DIREITO DO CONSUMIDOR E PROCESSUAL CIVIL.
CONTRATAÇÃO DE CARTÃO DE CRÉDITO COM MARGEM CONSIGNÁVEL.
DESCONTOS INDEVIDOS.
RELAÇÃO DE CONSUMO.
PRESCRIÇÃO.
INAPLICABILIDADE DO PRAZO TRIENAL.
APLICAÇÃO DO PRAZO QUINQUENAL PREVISTO NO ART. 27 DO CDC.
OBRIGAÇÃO DE TRATO SUCESSIVO.
TERMO INICIAL.
DATA DO ÚLTIMO DESCONTO.
SENTENÇA REFORMADA.
RECURSO CONHECIDO E PROVIDO.
I.
CASO EM EXAME 1.
Recurso inominado interposto em face de sentença que reconheceu a prescrição trienal da pretensão de repetição de indébito e danos morais em ação movida pelo Autor, na qual se discute a abusividade de descontos em benefício previdenciário decorrentes de contrato de cartão de crédito com margem consignável supostamente não contratado.
II.
QUESTÃO EM DISCUSSÃO 2.
Há duas questões em discussão: (i) definir se a prescrição aplicável é a trienal prevista no art. 206, §3º, IV, do Código Civil ou a quinquenal prevista no art. 27 do Código de Defesa do Consumidor; e (ii) estabelecer o termo inicial do prazo prescricional, considerando a natureza de obrigação de trato sucessivo dos descontos realizados.
III.
RAZÕES DE DECIDIR 3.
A relação entre o Autor e a instituição financeira caracteriza-se como relação de consumo, conforme os arts. 2º e 3º do Código de Defesa do Consumidor, sendo aplicável o prazo prescricional quinquenal previsto no art. 27 do CDC, em consonância com a Súmula 297 do STJ. 4.
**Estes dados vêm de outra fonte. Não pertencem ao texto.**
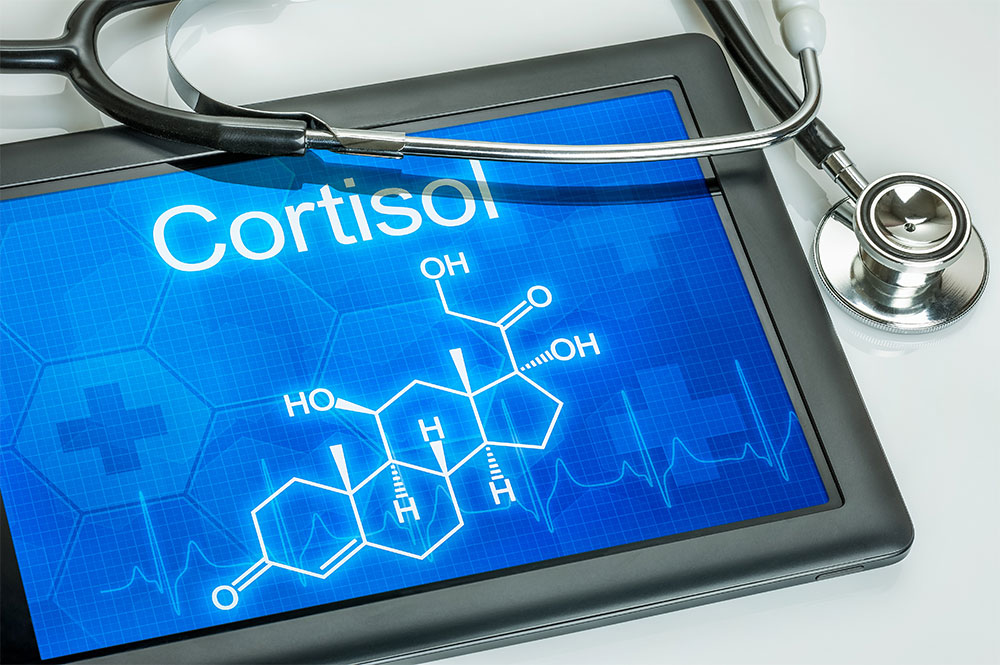 Image of cortisol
A jurisprudência consolidada do STJ e de Tribunais estaduais estabelece que, em casos de descontos indevidos decorrentes de defeito na prestação de serviços bancários, o prazo prescricional quinquenal inicia-se na data do último desconto, considerando a obrigação como de trato sucessivo e aplicando a teoria da actio nata. 5.
Sentença reformada para afastar a prescrição trienal reconhecida pelo Juízo de origem, determinando-se o retorno dos autos para o regular prosseguimento do feito.
IV.
DISPOSITIVO E TESE 6.
Recurso provido.
Tese de julgamento: 1.
O prazo prescricional aplicável às pretensões de repetição de indébito e indenização por danos morais em contratos de consumo envolvendo descontos indevidos é o quinquenal previsto no art. 27 do Código de Defesa do Consumidor. 2.
O termo inicial do prazo prescricional é a data do último desconto, considerando-se a obrigação de trato sucessivo.
Dispositivos relevantes citados: CDC, arts. 2º, 3º, §2º, e 27; CC, art. 206, §3º, IV; CPC, art. 332, §1º; Lei n° 9.099/95, art. 55.
Jurisprudência relevante citada: STJ, AgInt no AREsp n. 1.728.230/MS, rel.
Min.
Marco Aurélio Bellizze, Terceira Turma, julgado em 8/3/2021, DJe de 15/3/2021; TJDFT, Acórdão 1939631, 0716952-14.2023.8.07.0009, Rel.
Des.
Maria Ivatônia, 5ª Turma Cível, julgado em 24/10/2024, publicado no DJe de 12/11/2024; TJMG, Apelação Cível 1.0000.24.402992-2/001, Rel.
Des.
Fabiana da Cunha Pasqua, julgamento em 25/11/2024, publicação da súmula em 26/11/2024.
RELATÓRIO RECURSO INOMINADO CÍVEL (460) -0800069-48.2024.8.18.0109 Origem: RECORRENTE: ADESINO LIMA DOS SANTOS Advogado do(a) RECORRENTE: EDUARDO MARTINS VIEIRA - PI15843-A RECORRIDO: BANCO CETELEM S.A.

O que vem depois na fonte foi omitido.